### What you need to do
State how many lines of the data below contain the string "farthest". Case counts, and your reply should be the number alone.

### Record list

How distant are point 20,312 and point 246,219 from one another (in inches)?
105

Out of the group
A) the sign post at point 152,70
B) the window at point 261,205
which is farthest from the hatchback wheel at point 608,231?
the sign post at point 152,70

--

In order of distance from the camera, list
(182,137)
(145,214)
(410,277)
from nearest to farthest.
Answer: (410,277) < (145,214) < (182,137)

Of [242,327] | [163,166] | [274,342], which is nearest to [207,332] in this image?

* * *

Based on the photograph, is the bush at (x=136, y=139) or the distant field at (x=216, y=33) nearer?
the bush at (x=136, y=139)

### Result of the task
2